**RECORDS SHOWN**
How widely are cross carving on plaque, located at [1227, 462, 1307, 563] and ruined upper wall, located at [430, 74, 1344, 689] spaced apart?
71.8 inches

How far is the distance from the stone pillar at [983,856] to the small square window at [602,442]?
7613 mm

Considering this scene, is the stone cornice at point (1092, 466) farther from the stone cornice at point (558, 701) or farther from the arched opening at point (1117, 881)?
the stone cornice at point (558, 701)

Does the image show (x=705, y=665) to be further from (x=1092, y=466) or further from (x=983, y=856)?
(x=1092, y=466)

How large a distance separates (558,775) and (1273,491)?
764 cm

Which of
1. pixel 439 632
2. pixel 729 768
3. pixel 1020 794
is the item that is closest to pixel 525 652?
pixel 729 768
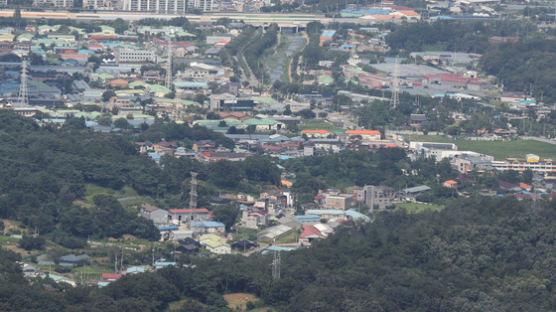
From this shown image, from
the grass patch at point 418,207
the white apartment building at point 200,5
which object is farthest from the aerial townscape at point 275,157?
the white apartment building at point 200,5

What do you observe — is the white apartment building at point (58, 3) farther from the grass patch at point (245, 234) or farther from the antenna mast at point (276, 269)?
the antenna mast at point (276, 269)

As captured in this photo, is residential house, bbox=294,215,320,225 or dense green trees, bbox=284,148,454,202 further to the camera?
dense green trees, bbox=284,148,454,202

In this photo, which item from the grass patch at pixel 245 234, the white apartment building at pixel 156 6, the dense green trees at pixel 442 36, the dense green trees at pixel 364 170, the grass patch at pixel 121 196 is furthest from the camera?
the white apartment building at pixel 156 6

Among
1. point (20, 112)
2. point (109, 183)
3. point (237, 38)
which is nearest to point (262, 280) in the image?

**WORK REQUIRED**
Copy every record above exactly, leaving out any pictures.

**EXPECTED OUTPUT**
How widely are cross carving on plaque, located at [1227, 462, 1307, 563] and ruined upper wall, located at [430, 74, 1344, 689] spaced apart?
71.8 inches

How far is the distance from the stone pillar at [983,856] to the small square window at [602,442]?
7613 mm

Considering this scene, is the stone cornice at point (1092, 466) farther from the stone cornice at point (558, 701) or farther from the arched opening at point (1117, 881)?
the stone cornice at point (558, 701)

Does the image show (x=705, y=665) to be further from (x=1092, y=466) or further from (x=983, y=856)?
(x=1092, y=466)

How large a distance separates (558,775) and (1273,491)?
764 cm

Which of
1. pixel 439 632
2. pixel 729 768
3. pixel 1020 794
is the item that is closest to pixel 525 652?
pixel 729 768
From this shown image, from
the grass patch at point 418,207
the white apartment building at point 200,5
which object is farthest from the aerial townscape at point 275,157?
the white apartment building at point 200,5

What do you observe — is the white apartment building at point (58, 3) farther from the grass patch at point (245, 234) or farther from the antenna mast at point (276, 269)?
the antenna mast at point (276, 269)

As captured in this photo, is residential house, bbox=294,215,320,225 or dense green trees, bbox=284,148,454,202 further to the camera?
dense green trees, bbox=284,148,454,202

In this photo, which item from the grass patch at pixel 245 234, the white apartment building at pixel 156 6, the dense green trees at pixel 442 36, the dense green trees at pixel 364 170, the grass patch at pixel 121 196 is furthest from the camera?
the white apartment building at pixel 156 6

Among
1. point (20, 112)
2. point (109, 183)
3. point (237, 38)
which is nearest to point (262, 280) in the image?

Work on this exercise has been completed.